## TASK DATA
☆ ☆ ☆ ☆

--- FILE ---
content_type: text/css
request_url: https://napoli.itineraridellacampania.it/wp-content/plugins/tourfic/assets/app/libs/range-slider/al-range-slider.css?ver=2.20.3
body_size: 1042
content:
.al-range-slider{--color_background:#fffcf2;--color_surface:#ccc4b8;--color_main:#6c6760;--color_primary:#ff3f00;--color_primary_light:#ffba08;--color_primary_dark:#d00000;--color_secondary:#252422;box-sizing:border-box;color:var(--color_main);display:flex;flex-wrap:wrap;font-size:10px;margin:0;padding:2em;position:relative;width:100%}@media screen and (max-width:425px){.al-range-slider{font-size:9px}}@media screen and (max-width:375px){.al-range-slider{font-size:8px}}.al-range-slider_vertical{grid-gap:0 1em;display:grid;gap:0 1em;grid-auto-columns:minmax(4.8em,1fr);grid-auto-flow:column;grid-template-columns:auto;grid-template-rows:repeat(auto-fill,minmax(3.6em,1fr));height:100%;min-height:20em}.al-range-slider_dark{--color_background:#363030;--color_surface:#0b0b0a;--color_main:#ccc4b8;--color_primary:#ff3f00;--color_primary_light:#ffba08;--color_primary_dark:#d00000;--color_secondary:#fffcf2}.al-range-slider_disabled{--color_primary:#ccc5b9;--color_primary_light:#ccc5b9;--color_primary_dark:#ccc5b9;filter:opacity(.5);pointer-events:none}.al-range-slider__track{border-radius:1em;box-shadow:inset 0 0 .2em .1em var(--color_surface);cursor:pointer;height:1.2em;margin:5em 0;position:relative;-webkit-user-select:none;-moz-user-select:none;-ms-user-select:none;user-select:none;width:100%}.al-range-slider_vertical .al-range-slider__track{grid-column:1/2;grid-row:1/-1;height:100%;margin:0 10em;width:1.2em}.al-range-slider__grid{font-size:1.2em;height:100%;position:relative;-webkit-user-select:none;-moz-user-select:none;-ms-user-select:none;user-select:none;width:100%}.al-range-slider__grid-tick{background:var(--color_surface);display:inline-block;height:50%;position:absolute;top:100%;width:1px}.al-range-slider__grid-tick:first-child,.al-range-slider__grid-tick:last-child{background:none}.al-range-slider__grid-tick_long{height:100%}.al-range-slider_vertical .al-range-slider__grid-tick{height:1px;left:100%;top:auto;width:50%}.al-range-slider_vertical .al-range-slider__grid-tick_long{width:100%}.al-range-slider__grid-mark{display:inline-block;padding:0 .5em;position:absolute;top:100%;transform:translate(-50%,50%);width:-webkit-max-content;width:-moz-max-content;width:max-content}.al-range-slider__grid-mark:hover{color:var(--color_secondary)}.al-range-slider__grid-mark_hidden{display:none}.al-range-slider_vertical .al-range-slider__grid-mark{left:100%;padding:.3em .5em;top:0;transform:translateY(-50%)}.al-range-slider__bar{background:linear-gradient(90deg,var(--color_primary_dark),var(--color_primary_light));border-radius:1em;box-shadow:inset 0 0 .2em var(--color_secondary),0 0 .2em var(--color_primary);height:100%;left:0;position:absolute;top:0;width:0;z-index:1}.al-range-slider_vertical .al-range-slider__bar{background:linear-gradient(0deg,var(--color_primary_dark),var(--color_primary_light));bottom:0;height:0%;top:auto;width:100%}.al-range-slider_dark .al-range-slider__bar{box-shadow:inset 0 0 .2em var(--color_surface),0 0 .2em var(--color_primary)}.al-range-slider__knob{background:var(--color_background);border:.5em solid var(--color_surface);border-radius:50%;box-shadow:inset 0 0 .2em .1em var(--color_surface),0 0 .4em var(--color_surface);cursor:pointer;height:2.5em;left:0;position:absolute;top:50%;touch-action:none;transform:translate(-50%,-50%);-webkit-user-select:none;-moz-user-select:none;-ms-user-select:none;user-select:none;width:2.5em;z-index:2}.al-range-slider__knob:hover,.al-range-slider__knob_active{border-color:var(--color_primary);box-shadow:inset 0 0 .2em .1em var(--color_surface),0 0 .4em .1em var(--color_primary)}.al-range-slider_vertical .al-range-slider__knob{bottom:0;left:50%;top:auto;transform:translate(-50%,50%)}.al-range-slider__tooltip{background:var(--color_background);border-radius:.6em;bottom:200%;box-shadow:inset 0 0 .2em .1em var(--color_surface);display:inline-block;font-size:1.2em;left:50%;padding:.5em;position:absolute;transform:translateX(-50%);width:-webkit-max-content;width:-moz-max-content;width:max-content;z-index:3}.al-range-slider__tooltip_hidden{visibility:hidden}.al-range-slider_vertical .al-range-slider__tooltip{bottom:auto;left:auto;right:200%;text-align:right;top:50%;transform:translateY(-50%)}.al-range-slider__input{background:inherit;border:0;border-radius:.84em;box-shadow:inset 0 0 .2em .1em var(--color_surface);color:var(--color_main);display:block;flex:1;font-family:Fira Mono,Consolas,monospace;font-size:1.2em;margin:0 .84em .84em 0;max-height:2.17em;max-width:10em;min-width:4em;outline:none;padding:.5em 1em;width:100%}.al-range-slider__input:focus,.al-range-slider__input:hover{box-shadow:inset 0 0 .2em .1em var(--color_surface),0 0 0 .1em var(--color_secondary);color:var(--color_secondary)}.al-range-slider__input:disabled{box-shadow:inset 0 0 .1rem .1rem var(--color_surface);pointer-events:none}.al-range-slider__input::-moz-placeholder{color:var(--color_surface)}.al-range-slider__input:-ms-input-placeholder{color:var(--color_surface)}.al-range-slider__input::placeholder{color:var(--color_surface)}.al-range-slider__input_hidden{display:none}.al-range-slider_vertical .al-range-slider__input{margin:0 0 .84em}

☆ ☆ ☆ ☆

## YOUR ASSIGNMENT
Each record above has to be repeated word for word.

## WRITTEN REPLY
--- FILE ---
content_type: text/css
request_url: https://napoli.itineraridellacampania.it/wp-content/plugins/tourfic/assets/app/libs/range-slider/al-range-slider.css?ver=2.20.3
body_size: 1042
content:
.al-range-slider{--color_background:#fffcf2;--color_surface:#ccc4b8;--color_main:#6c6760;--color_primary:#ff3f00;--color_primary_light:#ffba08;--color_primary_dark:#d00000;--color_secondary:#252422;box-sizing:border-box;color:var(--color_main);display:flex;flex-wrap:wrap;font-size:10px;margin:0;padding:2em;position:relative;width:100%}@media screen and (max-width:425px){.al-range-slider{font-size:9px}}@media screen and (max-width:375px){.al-range-slider{font-size:8px}}.al-range-slider_vertical{grid-gap:0 1em;display:grid;gap:0 1em;grid-auto-columns:minmax(4.8em,1fr);grid-auto-flow:column;grid-template-columns:auto;grid-template-rows:repeat(auto-fill,minmax(3.6em,1fr));height:100%;min-height:20em}.al-range-slider_dark{--color_background:#363030;--color_surface:#0b0b0a;--color_main:#ccc4b8;--color_primary:#ff3f00;--color_primary_light:#ffba08;--color_primary_dark:#d00000;--color_secondary:#fffcf2}.al-range-slider_disabled{--color_primary:#ccc5b9;--color_primary_light:#ccc5b9;--color_primary_dark:#ccc5b9;filter:opacity(.5);pointer-events:none}.al-range-slider__track{border-radius:1em;box-shadow:inset 0 0 .2em .1em var(--color_surface);cursor:pointer;height:1.2em;margin:5em 0;position:relative;-webkit-user-select:none;-moz-user-select:none;-ms-user-select:none;user-select:none;width:100%}.al-range-slider_vertical .al-range-slider__track{grid-column:1/2;grid-row:1/-1;height:100%;margin:0 10em;width:1.2em}.al-range-slider__grid{font-size:1.2em;height:100%;position:relative;-webkit-user-select:none;-moz-user-select:none;-ms-user-select:none;user-select:none;width:100%}.al-range-slider__grid-tick{background:var(--color_surface);display:inline-block;height:50%;position:absolute;top:100%;width:1px}.al-range-slider__grid-tick:first-child,.al-range-slider__grid-tick:last-child{background:none}.al-range-slider__grid-tick_long{height:100%}.al-range-slider_vertical .al-range-slider__grid-tick{height:1px;left:100%;top:auto;width:50%}.al-range-slider_vertical .al-range-slider__grid-tick_long{width:100%}.al-range-slider__grid-mark{display:inline-block;padding:0 .5em;position:absolute;top:100%;transform:translate(-50%,50%);width:-webkit-max-content;width:-moz-max-content;width:max-content}.al-range-slider__grid-mark:hover{color:var(--color_secondary)}.al-range-slider__grid-mark_hidden{display:none}.al-range-slider_vertical .al-range-slider__grid-mark{left:100%;padding:.3em .5em;top:0;transform:translateY(-50%)}.al-range-slider__bar{background:linear-gradient(90deg,var(--color_primary_dark),var(--color_primary_light));border-radius:1em;box-shadow:inset 0 0 .2em var(--color_secondary),0 0 .2em var(--color_primary);height:100%;left:0;position:absolute;top:0;width:0;z-index:1}.al-range-slider_vertical .al-range-slider__bar{background:linear-gradient(0deg,var(--color_primary_dark),var(--color_primary_light));bottom:0;height:0%;top:auto;width:100%}.al-range-slider_dark .al-range-slider__bar{box-shadow:inset 0 0 .2em var(--color_surface),0 0 .2em var(--color_primary)}.al-range-slider__knob{background:var(--color_background);border:.5em solid var(--color_surface);border-radius:50%;box-shadow:inset 0 0 .2em .1em var(--color_surface),0 0 .4em var(--color_surface);cursor:pointer;height:2.5em;left:0;position:absolute;top:50%;touch-action:none;transform:translate(-50%,-50%);-webkit-user-select:none;-moz-user-select:none;-ms-user-select:none;user-select:none;width:2.5em;z-index:2}.al-range-slider__knob:hover,.al-range-slider__knob_active{border-color:var(--color_primary);box-shadow:inset 0 0 .2em .1em var(--color_surface),0 0 .4em .1em var(--color_primary)}.al-range-slider_vertical .al-range-slider__knob{bottom:0;left:50%;top:auto;transform:translate(-50%,50%)}.al-range-slider__tooltip{background:var(--color_background);border-radius:.6em;bottom:200%;box-shadow:inset 0 0 .2em .1em var(--color_surface);display:inline-block;font-size:1.2em;left:50%;padding:.5em;position:absolute;transform:translateX(-50%);width:-webkit-max-content;width:-moz-max-content;width:max-content;z-index:3}.al-range-slider__tooltip_hidden{visibility:hidden}.al-range-slider_vertical .al-range-slider__tooltip{bottom:auto;left:auto;right:200%;text-align:right;top:50%;transform:translateY(-50%)}.al-range-slider__input{background:inherit;border:0;border-radius:.84em;box-shadow:inset 0 0 .2em .1em var(--color_surface);color:var(--color_main);display:block;flex:1;font-family:Fira Mono,Consolas,monospace;font-size:1.2em;margin:0 .84em .84em 0;max-height:2.17em;max-width:10em;min-width:4em;outline:none;padding:.5em 1em;width:100%}.al-range-slider__input:focus,.al-range-slider__input:hover{box-shadow:inset 0 0 .2em .1em var(--color_surface),0 0 0 .1em var(--color_secondary);color:var(--color_secondary)}.al-range-slider__input:disabled{box-shadow:inset 0 0 .1rem .1rem var(--color_surface);pointer-events:none}.al-range-slider__input::-moz-placeholder{color:var(--color_surface)}.al-range-slider__input:-ms-input-placeholder{color:var(--color_surface)}.al-range-slider__input::placeholder{color:var(--color_surface)}.al-range-slider__input_hidden{display:none}.al-range-slider_vertical .al-range-slider__input{margin:0 0 .84em}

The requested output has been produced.